_Excerpt:_
Tuesday, November 11, 2008

I know you like photos- so here are a few!


I think the Rotary spit roasts at the Bream Creek Show could learn a thing or two about a pig on a spit from this little Italian fella - big pig, small man! YUMMMMMY meat! Thanks piglet! you were really yummy!







A Bosnian cheese that is poured curds and whey - the whole lot, into a calf stomach and smoked...a few months later they cut it open and there you have it!









this is a 700kg cheese at the Slow Food Salone del Gusto!







Dad pretty proud of his spread, - or the scotch...I think its the scotch actually!











Had a great arvo with dad, we had no plans, and just roamed...amazing how many places that I had been wanting to visit that we just stumbled across without a map...naturally Pierre Herme was one of them - oh the macaroons are good...in my opinion, better than Laduree's (where I took Joey for her birthday)






Dad sucking in his guts in front of the Tour Eiffel!














Typical dinner chez moi!
My first ever attempt at Beef Bourgignon - oh come on - I had to try it if i live in Paris!

Mondays with Caroline

Oh how I love them!

_Data excerpts:_
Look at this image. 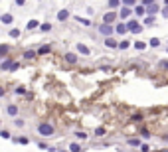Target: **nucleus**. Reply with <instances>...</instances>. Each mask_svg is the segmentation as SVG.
Here are the masks:
<instances>
[{
	"label": "nucleus",
	"mask_w": 168,
	"mask_h": 152,
	"mask_svg": "<svg viewBox=\"0 0 168 152\" xmlns=\"http://www.w3.org/2000/svg\"><path fill=\"white\" fill-rule=\"evenodd\" d=\"M38 132L42 134V136H52L53 134V126L50 125V123H40L38 125Z\"/></svg>",
	"instance_id": "f257e3e1"
},
{
	"label": "nucleus",
	"mask_w": 168,
	"mask_h": 152,
	"mask_svg": "<svg viewBox=\"0 0 168 152\" xmlns=\"http://www.w3.org/2000/svg\"><path fill=\"white\" fill-rule=\"evenodd\" d=\"M99 32L103 34V36H107V38H111V36H113V32H117V30L111 26V24H101V26H99Z\"/></svg>",
	"instance_id": "f03ea898"
},
{
	"label": "nucleus",
	"mask_w": 168,
	"mask_h": 152,
	"mask_svg": "<svg viewBox=\"0 0 168 152\" xmlns=\"http://www.w3.org/2000/svg\"><path fill=\"white\" fill-rule=\"evenodd\" d=\"M127 26H129V30H131V32H133V34H138V32H141V30H142V28H141V24H138V22H136V20L129 22Z\"/></svg>",
	"instance_id": "7ed1b4c3"
},
{
	"label": "nucleus",
	"mask_w": 168,
	"mask_h": 152,
	"mask_svg": "<svg viewBox=\"0 0 168 152\" xmlns=\"http://www.w3.org/2000/svg\"><path fill=\"white\" fill-rule=\"evenodd\" d=\"M0 67H2V71H8V69H12V67H14V61L10 60V57H6V60L2 61V65H0Z\"/></svg>",
	"instance_id": "20e7f679"
},
{
	"label": "nucleus",
	"mask_w": 168,
	"mask_h": 152,
	"mask_svg": "<svg viewBox=\"0 0 168 152\" xmlns=\"http://www.w3.org/2000/svg\"><path fill=\"white\" fill-rule=\"evenodd\" d=\"M63 57H65V61H67V63H71V65H73V63H77V55H75V53H65V55H63Z\"/></svg>",
	"instance_id": "39448f33"
},
{
	"label": "nucleus",
	"mask_w": 168,
	"mask_h": 152,
	"mask_svg": "<svg viewBox=\"0 0 168 152\" xmlns=\"http://www.w3.org/2000/svg\"><path fill=\"white\" fill-rule=\"evenodd\" d=\"M6 113L10 115V117H16V115H18V107H16V105H8L6 107Z\"/></svg>",
	"instance_id": "423d86ee"
},
{
	"label": "nucleus",
	"mask_w": 168,
	"mask_h": 152,
	"mask_svg": "<svg viewBox=\"0 0 168 152\" xmlns=\"http://www.w3.org/2000/svg\"><path fill=\"white\" fill-rule=\"evenodd\" d=\"M115 18H117V14H115V12H107L103 20H105V24H111V22L115 20Z\"/></svg>",
	"instance_id": "0eeeda50"
},
{
	"label": "nucleus",
	"mask_w": 168,
	"mask_h": 152,
	"mask_svg": "<svg viewBox=\"0 0 168 152\" xmlns=\"http://www.w3.org/2000/svg\"><path fill=\"white\" fill-rule=\"evenodd\" d=\"M158 10H160V6H158L156 2H152V4H150V6L146 8V12H149V14H156V12H158Z\"/></svg>",
	"instance_id": "6e6552de"
},
{
	"label": "nucleus",
	"mask_w": 168,
	"mask_h": 152,
	"mask_svg": "<svg viewBox=\"0 0 168 152\" xmlns=\"http://www.w3.org/2000/svg\"><path fill=\"white\" fill-rule=\"evenodd\" d=\"M105 46L107 47H119V44H117V40H113V38H105Z\"/></svg>",
	"instance_id": "1a4fd4ad"
},
{
	"label": "nucleus",
	"mask_w": 168,
	"mask_h": 152,
	"mask_svg": "<svg viewBox=\"0 0 168 152\" xmlns=\"http://www.w3.org/2000/svg\"><path fill=\"white\" fill-rule=\"evenodd\" d=\"M117 34H127V30H129V26L127 24H117Z\"/></svg>",
	"instance_id": "9d476101"
},
{
	"label": "nucleus",
	"mask_w": 168,
	"mask_h": 152,
	"mask_svg": "<svg viewBox=\"0 0 168 152\" xmlns=\"http://www.w3.org/2000/svg\"><path fill=\"white\" fill-rule=\"evenodd\" d=\"M144 12H146V6H142V4H138V6L135 8V14H136V16H144Z\"/></svg>",
	"instance_id": "9b49d317"
},
{
	"label": "nucleus",
	"mask_w": 168,
	"mask_h": 152,
	"mask_svg": "<svg viewBox=\"0 0 168 152\" xmlns=\"http://www.w3.org/2000/svg\"><path fill=\"white\" fill-rule=\"evenodd\" d=\"M77 52H79V53H83V55H89V47L83 46V44H77Z\"/></svg>",
	"instance_id": "f8f14e48"
},
{
	"label": "nucleus",
	"mask_w": 168,
	"mask_h": 152,
	"mask_svg": "<svg viewBox=\"0 0 168 152\" xmlns=\"http://www.w3.org/2000/svg\"><path fill=\"white\" fill-rule=\"evenodd\" d=\"M131 12H133V10H131V8H127V6H125L123 10L119 12V16H121V18H129V16H131Z\"/></svg>",
	"instance_id": "ddd939ff"
},
{
	"label": "nucleus",
	"mask_w": 168,
	"mask_h": 152,
	"mask_svg": "<svg viewBox=\"0 0 168 152\" xmlns=\"http://www.w3.org/2000/svg\"><path fill=\"white\" fill-rule=\"evenodd\" d=\"M58 18H59V20H67V18H69V12H67V10H59Z\"/></svg>",
	"instance_id": "4468645a"
},
{
	"label": "nucleus",
	"mask_w": 168,
	"mask_h": 152,
	"mask_svg": "<svg viewBox=\"0 0 168 152\" xmlns=\"http://www.w3.org/2000/svg\"><path fill=\"white\" fill-rule=\"evenodd\" d=\"M69 150L71 152H81V146H79L77 142H71V144H69Z\"/></svg>",
	"instance_id": "2eb2a0df"
},
{
	"label": "nucleus",
	"mask_w": 168,
	"mask_h": 152,
	"mask_svg": "<svg viewBox=\"0 0 168 152\" xmlns=\"http://www.w3.org/2000/svg\"><path fill=\"white\" fill-rule=\"evenodd\" d=\"M36 55H38V52H26V53H24V57H26V60H34Z\"/></svg>",
	"instance_id": "dca6fc26"
},
{
	"label": "nucleus",
	"mask_w": 168,
	"mask_h": 152,
	"mask_svg": "<svg viewBox=\"0 0 168 152\" xmlns=\"http://www.w3.org/2000/svg\"><path fill=\"white\" fill-rule=\"evenodd\" d=\"M75 136H77L79 140H85V138H87V132H83V130H77V132H75Z\"/></svg>",
	"instance_id": "f3484780"
},
{
	"label": "nucleus",
	"mask_w": 168,
	"mask_h": 152,
	"mask_svg": "<svg viewBox=\"0 0 168 152\" xmlns=\"http://www.w3.org/2000/svg\"><path fill=\"white\" fill-rule=\"evenodd\" d=\"M40 24H38V20H30L28 22V30H34V28H38Z\"/></svg>",
	"instance_id": "a211bd4d"
},
{
	"label": "nucleus",
	"mask_w": 168,
	"mask_h": 152,
	"mask_svg": "<svg viewBox=\"0 0 168 152\" xmlns=\"http://www.w3.org/2000/svg\"><path fill=\"white\" fill-rule=\"evenodd\" d=\"M48 52H50V46H42L38 49V55H44V53H48Z\"/></svg>",
	"instance_id": "6ab92c4d"
},
{
	"label": "nucleus",
	"mask_w": 168,
	"mask_h": 152,
	"mask_svg": "<svg viewBox=\"0 0 168 152\" xmlns=\"http://www.w3.org/2000/svg\"><path fill=\"white\" fill-rule=\"evenodd\" d=\"M0 20L4 22V24H10V22H12V16H10V14H4V16H2Z\"/></svg>",
	"instance_id": "aec40b11"
},
{
	"label": "nucleus",
	"mask_w": 168,
	"mask_h": 152,
	"mask_svg": "<svg viewBox=\"0 0 168 152\" xmlns=\"http://www.w3.org/2000/svg\"><path fill=\"white\" fill-rule=\"evenodd\" d=\"M40 30H42V32H50V30H52V24H48V22H45V24L40 26Z\"/></svg>",
	"instance_id": "412c9836"
},
{
	"label": "nucleus",
	"mask_w": 168,
	"mask_h": 152,
	"mask_svg": "<svg viewBox=\"0 0 168 152\" xmlns=\"http://www.w3.org/2000/svg\"><path fill=\"white\" fill-rule=\"evenodd\" d=\"M119 6H121L119 0H111V2H109V8H119Z\"/></svg>",
	"instance_id": "4be33fe9"
},
{
	"label": "nucleus",
	"mask_w": 168,
	"mask_h": 152,
	"mask_svg": "<svg viewBox=\"0 0 168 152\" xmlns=\"http://www.w3.org/2000/svg\"><path fill=\"white\" fill-rule=\"evenodd\" d=\"M131 120H133V123H141V120H142V115H133Z\"/></svg>",
	"instance_id": "5701e85b"
},
{
	"label": "nucleus",
	"mask_w": 168,
	"mask_h": 152,
	"mask_svg": "<svg viewBox=\"0 0 168 152\" xmlns=\"http://www.w3.org/2000/svg\"><path fill=\"white\" fill-rule=\"evenodd\" d=\"M6 53H8V46H2V47H0V55L6 57Z\"/></svg>",
	"instance_id": "b1692460"
},
{
	"label": "nucleus",
	"mask_w": 168,
	"mask_h": 152,
	"mask_svg": "<svg viewBox=\"0 0 168 152\" xmlns=\"http://www.w3.org/2000/svg\"><path fill=\"white\" fill-rule=\"evenodd\" d=\"M150 46H152V47L160 46V40H158V38H152V40H150Z\"/></svg>",
	"instance_id": "393cba45"
},
{
	"label": "nucleus",
	"mask_w": 168,
	"mask_h": 152,
	"mask_svg": "<svg viewBox=\"0 0 168 152\" xmlns=\"http://www.w3.org/2000/svg\"><path fill=\"white\" fill-rule=\"evenodd\" d=\"M127 47H129V42H127V40L119 44V49H127Z\"/></svg>",
	"instance_id": "a878e982"
},
{
	"label": "nucleus",
	"mask_w": 168,
	"mask_h": 152,
	"mask_svg": "<svg viewBox=\"0 0 168 152\" xmlns=\"http://www.w3.org/2000/svg\"><path fill=\"white\" fill-rule=\"evenodd\" d=\"M135 47H136V49H144L146 46H144V42H136V44H135Z\"/></svg>",
	"instance_id": "bb28decb"
},
{
	"label": "nucleus",
	"mask_w": 168,
	"mask_h": 152,
	"mask_svg": "<svg viewBox=\"0 0 168 152\" xmlns=\"http://www.w3.org/2000/svg\"><path fill=\"white\" fill-rule=\"evenodd\" d=\"M95 134H97V136H101V134H105V128H103V126H99L97 130H95Z\"/></svg>",
	"instance_id": "cd10ccee"
},
{
	"label": "nucleus",
	"mask_w": 168,
	"mask_h": 152,
	"mask_svg": "<svg viewBox=\"0 0 168 152\" xmlns=\"http://www.w3.org/2000/svg\"><path fill=\"white\" fill-rule=\"evenodd\" d=\"M77 22H81V24H85V26H89V24H91L89 20H85V18H79V16H77Z\"/></svg>",
	"instance_id": "c85d7f7f"
},
{
	"label": "nucleus",
	"mask_w": 168,
	"mask_h": 152,
	"mask_svg": "<svg viewBox=\"0 0 168 152\" xmlns=\"http://www.w3.org/2000/svg\"><path fill=\"white\" fill-rule=\"evenodd\" d=\"M16 93H18V95H24L26 89H24V87H16Z\"/></svg>",
	"instance_id": "c756f323"
},
{
	"label": "nucleus",
	"mask_w": 168,
	"mask_h": 152,
	"mask_svg": "<svg viewBox=\"0 0 168 152\" xmlns=\"http://www.w3.org/2000/svg\"><path fill=\"white\" fill-rule=\"evenodd\" d=\"M18 142H20V144H28V142H30V140H28L26 136H22V138H18Z\"/></svg>",
	"instance_id": "7c9ffc66"
},
{
	"label": "nucleus",
	"mask_w": 168,
	"mask_h": 152,
	"mask_svg": "<svg viewBox=\"0 0 168 152\" xmlns=\"http://www.w3.org/2000/svg\"><path fill=\"white\" fill-rule=\"evenodd\" d=\"M10 36H12V38H18L20 32H18V30H10Z\"/></svg>",
	"instance_id": "2f4dec72"
},
{
	"label": "nucleus",
	"mask_w": 168,
	"mask_h": 152,
	"mask_svg": "<svg viewBox=\"0 0 168 152\" xmlns=\"http://www.w3.org/2000/svg\"><path fill=\"white\" fill-rule=\"evenodd\" d=\"M160 67H162V69H166V71H168V61H160Z\"/></svg>",
	"instance_id": "473e14b6"
},
{
	"label": "nucleus",
	"mask_w": 168,
	"mask_h": 152,
	"mask_svg": "<svg viewBox=\"0 0 168 152\" xmlns=\"http://www.w3.org/2000/svg\"><path fill=\"white\" fill-rule=\"evenodd\" d=\"M2 138H10V132H8V130H2Z\"/></svg>",
	"instance_id": "72a5a7b5"
},
{
	"label": "nucleus",
	"mask_w": 168,
	"mask_h": 152,
	"mask_svg": "<svg viewBox=\"0 0 168 152\" xmlns=\"http://www.w3.org/2000/svg\"><path fill=\"white\" fill-rule=\"evenodd\" d=\"M14 123H16V126H24V120H20V119H16Z\"/></svg>",
	"instance_id": "f704fd0d"
},
{
	"label": "nucleus",
	"mask_w": 168,
	"mask_h": 152,
	"mask_svg": "<svg viewBox=\"0 0 168 152\" xmlns=\"http://www.w3.org/2000/svg\"><path fill=\"white\" fill-rule=\"evenodd\" d=\"M129 144H133V146H136V144H138V140H136V138H131V140H129Z\"/></svg>",
	"instance_id": "c9c22d12"
},
{
	"label": "nucleus",
	"mask_w": 168,
	"mask_h": 152,
	"mask_svg": "<svg viewBox=\"0 0 168 152\" xmlns=\"http://www.w3.org/2000/svg\"><path fill=\"white\" fill-rule=\"evenodd\" d=\"M162 16H164V18H168V6L164 8V10H162Z\"/></svg>",
	"instance_id": "e433bc0d"
},
{
	"label": "nucleus",
	"mask_w": 168,
	"mask_h": 152,
	"mask_svg": "<svg viewBox=\"0 0 168 152\" xmlns=\"http://www.w3.org/2000/svg\"><path fill=\"white\" fill-rule=\"evenodd\" d=\"M162 140H164V142H168V134H164V136H162Z\"/></svg>",
	"instance_id": "4c0bfd02"
},
{
	"label": "nucleus",
	"mask_w": 168,
	"mask_h": 152,
	"mask_svg": "<svg viewBox=\"0 0 168 152\" xmlns=\"http://www.w3.org/2000/svg\"><path fill=\"white\" fill-rule=\"evenodd\" d=\"M160 152H168V150H160Z\"/></svg>",
	"instance_id": "58836bf2"
},
{
	"label": "nucleus",
	"mask_w": 168,
	"mask_h": 152,
	"mask_svg": "<svg viewBox=\"0 0 168 152\" xmlns=\"http://www.w3.org/2000/svg\"><path fill=\"white\" fill-rule=\"evenodd\" d=\"M61 152H65V150H61Z\"/></svg>",
	"instance_id": "ea45409f"
}]
</instances>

_Goal 1:_ How much does the cheese at the Slow Food Salone del Gusto weigh, according to the blog post about food in Paris?
_Goal 2:_ Output everything in the blog post about food in Paris from "I think the" down to "were really yummy!".
_Goal 3:_ Write the next part of the blog post about food in Paris, picking up after its final sentence.
The lines come from a separate source.

_Output 1:_ 700kg.

_Output 2:_
I think the Rotary spit roasts at the Bream Creek Show could learn a thing or two about a pig on a spit from this little Italian fella - big pig, small man! YUMMMMMY meat! Thanks piglet! you were really yummy!

_Output 3:_
She is the only reason I keep going in to the Bakery on my days off unpaid.
Today I made chicken burgers...they are DELICIOUS even if i do say so myself!...the trick was good chicken breast and lots of moisture. You can keep moisture in the burgers by putting some bread in the milk, that has been soaked in milk...good little trick!.
I fried off a bunch of finely chopped onions, leeks and garlic, seasoned and caramelised it just a little. Then mix this through with the minced chicken breasts, a bit of citrus peel, lots of coriander and parsley, cheddar cheese (not too much) a few chopped chillies, and the bread and yoghurt if you need the moisture. Mix it all together and cook a test patty and adjust the seasoning if necessary. We decided they needed a little more kick so we added some paprika and a few pasted up anchovies.
YUM!
Incidentally I got the most fantastic anchovies straight from Sicily, at the Terra Madre convention. I will have to give these little gems away when I leave, as i am sure I can't send them home opened, but I intend to find more in Sicily and post them home...they are to DIE for...even if you don't like anchovies, these ones are incredible...the saltiness and fishiness in perfect perfection!

So we made a rich tomato sauce to go with the burgers. (Give the burgers some colour in the pan but finish them off in the oven).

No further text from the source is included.